A past president of the ACS, Bursten became WPI's provost nearly two years ago after serving as a chemistry faculty member and administrator at The Ohio State University and at the University of Tennessee, Knoxville, where he was dean of the College of Arts and Sciences. At WPI Bursten is responsible for WPI’s academic and research programs. He received a BS in chemistry from the University of Chicago in 1974 and  a PhD in chemistry from the University of Wisconsin-Madison in 1978; he is a co-author of one of the leading textbooks in general chemistry in the world—currently in its 14th edition. 

Over the years, Bursten has received numerous national and international honors for his academic accomplishments; he is immediate past chair of the chemistry section of the American Association for the Advancement of Science.

But it is the symposium to honor his contributions in the electronic structure of the heavy elements, where many of his colleagues and past students will speak, he says, that gave him a “pinch-yourself-to-make-sure-you’re-still-alive” moment.

“Part of what feels so good about this is that I love being a chemist and I’m proud of it. I still love getting excited in the classroom and getting students who thought they would hate it excited about chemistry, and have them see that it is not as hate-able as they think." -Bruce Bursten

Over two full days, 40 speakers in areas of ACS will give presentations at “Frontiers in Heavy Element Electronic Structure, a Tribute to Bruce Bursten,” including some of Bursten’s former PhD and postdoctoral students. The joint inorganic/nuclear chemistry division symposium will be held at the 253rd ACS National Meeting in San Francisco April 2–6. The ACS holds two national meetings a year with 10,000 to 15,000 attendees.

“I’m surprised and truly flattered to learn where the speakers are from,” Bursten says. “There are a number of people who have really made a difference and the fact that some are my former students who have gone on and done well for themselves is very gratifying.”
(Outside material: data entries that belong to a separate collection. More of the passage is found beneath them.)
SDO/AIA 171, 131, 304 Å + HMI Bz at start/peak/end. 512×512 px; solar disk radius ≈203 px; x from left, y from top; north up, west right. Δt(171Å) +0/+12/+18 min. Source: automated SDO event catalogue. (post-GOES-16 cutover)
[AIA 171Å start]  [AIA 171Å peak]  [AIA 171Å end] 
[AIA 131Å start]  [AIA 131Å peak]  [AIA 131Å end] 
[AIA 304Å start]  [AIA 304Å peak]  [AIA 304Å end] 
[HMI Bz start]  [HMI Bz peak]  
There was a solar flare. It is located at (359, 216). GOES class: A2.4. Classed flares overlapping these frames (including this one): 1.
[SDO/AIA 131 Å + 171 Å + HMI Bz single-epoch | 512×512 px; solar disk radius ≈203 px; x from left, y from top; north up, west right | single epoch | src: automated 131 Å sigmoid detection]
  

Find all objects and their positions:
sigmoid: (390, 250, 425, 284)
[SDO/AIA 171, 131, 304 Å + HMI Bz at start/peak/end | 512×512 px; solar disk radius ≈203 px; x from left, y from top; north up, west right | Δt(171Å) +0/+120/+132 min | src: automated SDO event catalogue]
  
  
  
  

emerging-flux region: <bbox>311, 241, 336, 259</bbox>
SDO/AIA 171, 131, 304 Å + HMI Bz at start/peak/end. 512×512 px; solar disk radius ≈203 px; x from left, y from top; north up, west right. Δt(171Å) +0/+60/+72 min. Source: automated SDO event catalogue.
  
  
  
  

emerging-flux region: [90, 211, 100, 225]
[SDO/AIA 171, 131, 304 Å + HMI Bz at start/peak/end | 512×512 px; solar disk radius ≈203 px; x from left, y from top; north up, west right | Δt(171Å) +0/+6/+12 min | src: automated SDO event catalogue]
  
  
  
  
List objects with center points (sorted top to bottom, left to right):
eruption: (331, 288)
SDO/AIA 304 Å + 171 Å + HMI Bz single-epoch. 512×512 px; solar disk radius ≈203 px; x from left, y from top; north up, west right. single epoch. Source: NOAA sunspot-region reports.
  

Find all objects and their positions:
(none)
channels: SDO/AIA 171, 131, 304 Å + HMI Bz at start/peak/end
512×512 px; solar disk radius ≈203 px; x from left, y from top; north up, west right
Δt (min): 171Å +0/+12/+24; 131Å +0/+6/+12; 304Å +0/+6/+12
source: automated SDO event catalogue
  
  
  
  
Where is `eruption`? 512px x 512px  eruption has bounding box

Speakers include his longtime colleague and one of three organizers of the symposium David Clark from the Los Alamos National Lab; Al Sattelberger from the Argonne National Lab, whom Bursten met more than 40 years ago and is his best friend in chemistry; Karen Goldberg, Nicole A. Boand Endowed Chair in Chemistry, University of Washington, and a former postdoc of Bursten’s; Bill Schneider, H. Clifford and Evelyn A. Brosey Professor of Engineering, University of Notre Dame, and a former PhD student of his; textbook co-author Catherine Murphy, Peter C. and Gretchen Miller Markunas Professor of Chemistry, University of Illinois; former colleague Claudia Turro, Dow Professor of Chemistry, Ohio State University; and former research associate Jun Li, ChangJiang professor, Tsinghua University, Beijing, China.

“I have received nice awards through the years, which are wonderful," he adds, "but this feels like such a special tribute on the part of my colleagues who truly value my contributions to research and chemistry that really made a difference.”